Federal Reserve Bank of Boston and MIT report on Project Hamilton’s first phase
As China’s digital yuan sees its debut on the first day of the 2022 Beijing Winter Olympics, another country has shown signs of stepping into the CBDC development arena. This was none other than the USA.
Just window shopping here
The Federal Reserve Bank of Boston [Boston Fed] and the Massachusetts Institute of Technology [MIT] have released an executive summary of the first phase of testing a blockchain-based digital currency, as part of Project Hamilton.
The summary reported that Boston Fed and MIT tested two technical architectures to process transactions, and shared their basic stats. The first model reportedly finished 99% of transactions in less than two seconds. However, challenges meant the maximum speed achieved was around 170,000 transactions per second.
Meanwhile, the second model achieved 1.7 million transactions per second, with 99% concluding in less than one second. It also had the potential to scale, but the catch was that transactions might not be registered in order.
Despite this, the Phase 1 conclusions weren’t as sunny as one might have expected. Fed Boston’s summary stated,
“Despite using ideas from blockchain technology, we found that a distributed ledger operating under the jurisdiction of different actors was not needed to achieve our goals.”

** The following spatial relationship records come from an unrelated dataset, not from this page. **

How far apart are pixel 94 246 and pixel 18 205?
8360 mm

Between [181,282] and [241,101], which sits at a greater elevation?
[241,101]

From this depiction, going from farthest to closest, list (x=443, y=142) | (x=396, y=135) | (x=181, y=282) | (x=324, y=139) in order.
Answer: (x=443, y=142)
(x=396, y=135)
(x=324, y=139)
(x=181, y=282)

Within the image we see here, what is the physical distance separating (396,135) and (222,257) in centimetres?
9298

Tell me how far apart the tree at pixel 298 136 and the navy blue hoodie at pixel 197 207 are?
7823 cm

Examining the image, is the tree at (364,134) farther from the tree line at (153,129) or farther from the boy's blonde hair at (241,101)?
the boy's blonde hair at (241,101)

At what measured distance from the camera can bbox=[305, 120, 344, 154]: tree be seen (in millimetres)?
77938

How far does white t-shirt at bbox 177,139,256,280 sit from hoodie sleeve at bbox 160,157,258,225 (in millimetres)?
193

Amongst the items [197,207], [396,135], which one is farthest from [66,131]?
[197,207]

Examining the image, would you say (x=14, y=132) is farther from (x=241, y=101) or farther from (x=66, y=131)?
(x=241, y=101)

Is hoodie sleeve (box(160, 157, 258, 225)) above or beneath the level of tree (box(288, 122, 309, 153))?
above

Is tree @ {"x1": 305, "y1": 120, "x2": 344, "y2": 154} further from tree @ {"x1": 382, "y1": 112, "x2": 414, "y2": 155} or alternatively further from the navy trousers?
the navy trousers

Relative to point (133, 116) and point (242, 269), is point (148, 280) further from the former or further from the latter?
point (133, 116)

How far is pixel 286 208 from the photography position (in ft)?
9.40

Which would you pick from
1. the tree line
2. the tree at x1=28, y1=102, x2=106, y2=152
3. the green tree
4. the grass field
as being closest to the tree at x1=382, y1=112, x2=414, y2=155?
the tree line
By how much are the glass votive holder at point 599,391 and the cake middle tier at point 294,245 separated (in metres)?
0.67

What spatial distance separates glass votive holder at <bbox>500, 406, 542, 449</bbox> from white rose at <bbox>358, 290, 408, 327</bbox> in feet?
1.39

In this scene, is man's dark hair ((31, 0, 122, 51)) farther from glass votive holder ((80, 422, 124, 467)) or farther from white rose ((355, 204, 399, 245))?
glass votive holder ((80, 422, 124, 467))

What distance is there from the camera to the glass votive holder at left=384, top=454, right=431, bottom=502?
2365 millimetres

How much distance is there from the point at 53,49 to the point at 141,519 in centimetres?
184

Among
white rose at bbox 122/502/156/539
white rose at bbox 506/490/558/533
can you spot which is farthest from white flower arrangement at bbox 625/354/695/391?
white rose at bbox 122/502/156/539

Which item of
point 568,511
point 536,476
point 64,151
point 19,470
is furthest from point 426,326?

That said, MIT’s own report made it clear that Project Hamilton’s digital currency was not necessarily being developed for everyday use. Rather, MIT stressed that the experiment was run to develop a technical understanding of digital currencies and study “viable designs.”
Phase 2 research goals were proposed but are yet to be finalized.
Keep your CHIN-a up
A single figure reveals the chasm between China’s CBDC roadmap and that of the USA.
While China has seen digital yuan transactions reportedly worth around $1.5 billion, the Federal Reserve Bank of Boston’s executive summary revealed that the USA is still questioning concepts such as distributed ledger technology.
On the flip side, this slow-paced approach gives the Federal authorities more time to stress-test the digital currency and solve users’ concerns about privacy, before a possible deployment.